___ Okunacak bölüm ___
2023-2024 yılları içerisinde Türkiye'nin bölgesel ve küresel sahnede yaptığı stratejik hamleler, hem bugünün siyasetini hem de geleceğe yön veren bir tarihsel dönüşümü işaret etmektedir. Bu hamlelerle Türkiye, bölgesel bir aktör olmaktan çıkıp küresel bir güç merkezi olma yolunda kalıcı adımlar atmış; uluslararası sahnede öncelikli bir muhatap haline gelmiştir. Türkiye için sadece “seyirci” olma dönemi bitmiştir. “Oyun kurucu” kimliği başlamıştır…

       Türkiye'nin Suriye'deki başarısı, bölgesel dengeleri yerinden oynattı ve yeniden şekillendirmeye başladı. Bu zafer salt askeri bir kazanımdan öte, diplomasinin ve stratejik akıl yürütmenin bir sonucu olarak değerlendirilmelidir. Türkiye Dışişleri Bakanı Hakan Fidan’ın son Şam ziyareti sırasında Suriye yeni Lideri olarak görülen Ahmet Şara ile yaptığı görüşmede yaptığı açıklamada “YPG/PKK ya kendini fesheder ya da yok olur” ifadesi Türkiye’nin bu terör konusunda net ve sarsılmaz duruşunu gösteriyor. Bu mesaj esasen YPG/PKK'ya yönelik bir uyarıdan öte, bölgedeki bütün aktörlere bir çağrı niteliğindedir. Ek olarak, Trump’ın bu süreçte hangi yolu izleyeceği belirsizliğini korumaktadır. Bu durum, küresel dengeleri doğrudan etkileyebilecek bir belirsizlik olarak görülüyor...
___
İş talimatı — Türkiye'nin bölgesel ve küresel stratejisini anlatan yukarıdaki yazıyı lütfen son cümlesinin ardından sürdürün.
___ Kaynak veriler ___
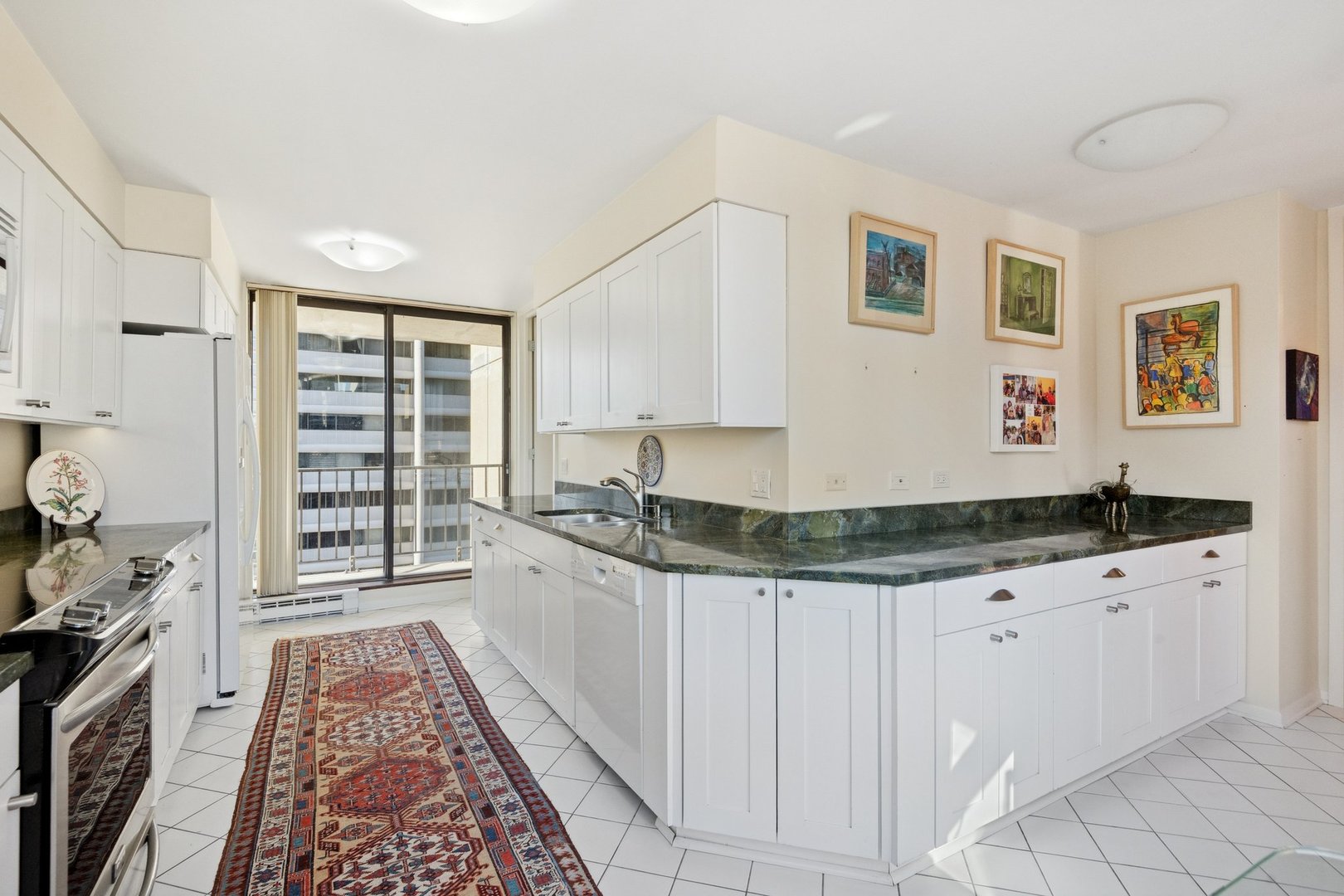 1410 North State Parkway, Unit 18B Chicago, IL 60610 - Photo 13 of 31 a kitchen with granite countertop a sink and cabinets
___
___ Kaynak veriler ___
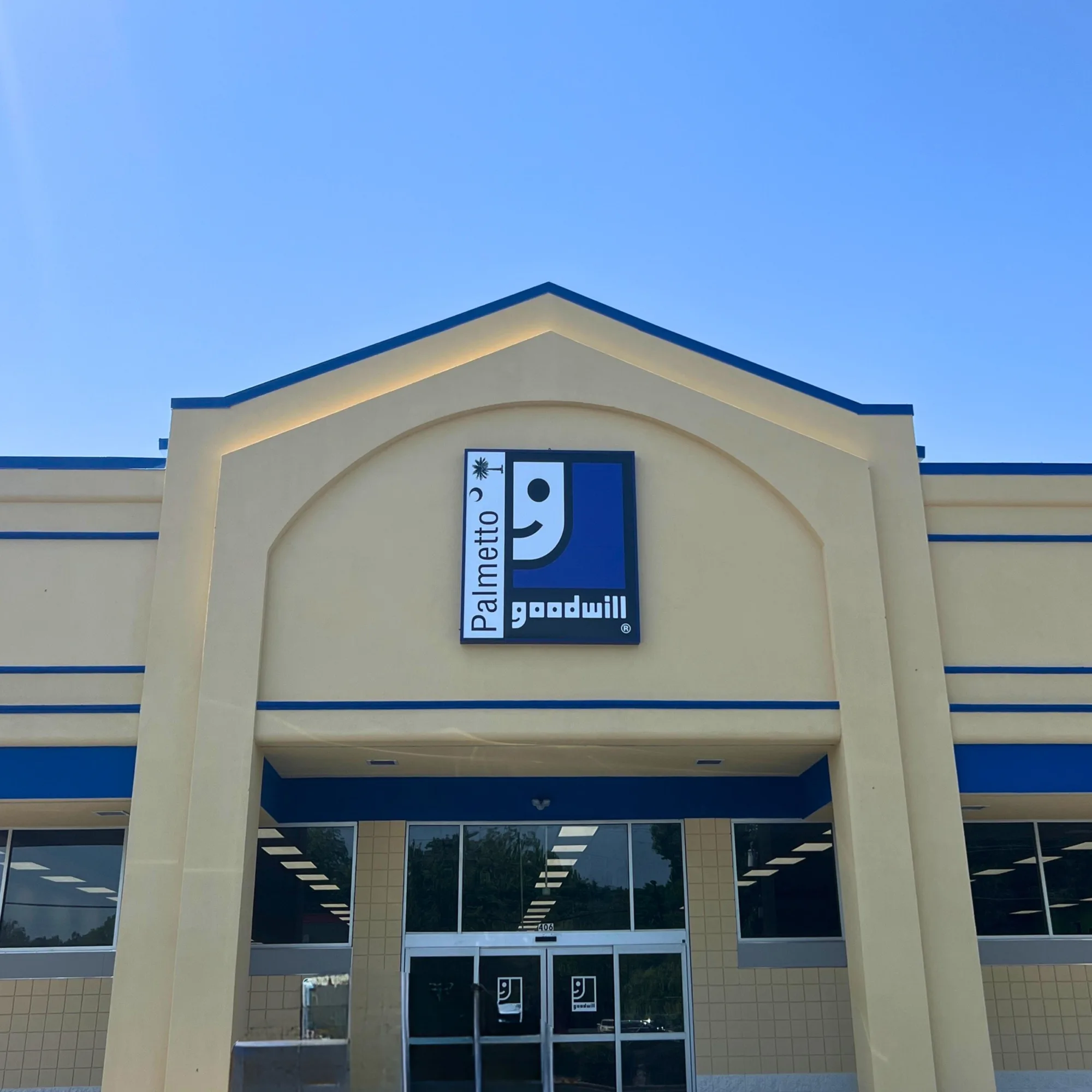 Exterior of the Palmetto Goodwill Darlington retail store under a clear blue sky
___
Görev çıktısı —
       Ankara’nın öncülüğünde elde edilen bu başarıyla birlikte dünya liderlerinin Türkiye Cumhurbaşkanı Tayyip Erdoğan’la temaslarını sıklaştırdığı gözlemlenmiştir. Bu bağlamda, İsrail’in “Arz-ı Mev’ud” projesi doğrultusunda izlediği işgalci politikalar ve ABD’nin tutumundaki belirsizlik, dikkatle izlenmesi gereken gelişmeler başında gelmektedir. Türkiye’nin temkinli duracağı bir dönemde, “zaferin rehavetine kapılmama” şuuru, diplomatik ve askeri başarının temel ilkesi olacaktır. Şam’da başlayan Esat dönemi askerlerin silahlarını SMO teslim etmeye başlaması da önemli bir adım olarak görülmektedir…

       Suriye’deki Yeniden İnşa ve Türkiye'nin Rolü Suriye’nin yeniden inşası Türkiye için “siyasi sorumluluk” olmanın ötesinde, “ekonomik bir fırsat” olarak da öne çıkmaktadır. Avrupa Birliği, Çin ve diğer büyük güçler bu sürece dâhil olmak için yarışırken, Türkiye sürecin kilit aktörüdür. Bu durum, Türk müteahhitlerine yeni pazarların kapısını aralamış ve Türkiye’nin diplomatik nüfuzunu genişletmektedir…

       Bir diğer kritik unsur, “Katar gazı” meselesidir. Suriye iç savaşı nedeniyle rafa kaldırılan Katar gazının Avrupa’ya ulaştırılması projesi, Türkiye’nin “enerji merkezi” olma rolünü pekiştirmektedir. Bu yönde Almanya’nın gösterdiği ilgi, Suriye’nin jeopolitik önemini arttırmış ve Türkiye’yi bu büyük projede kritik bir aktör yapmıştır.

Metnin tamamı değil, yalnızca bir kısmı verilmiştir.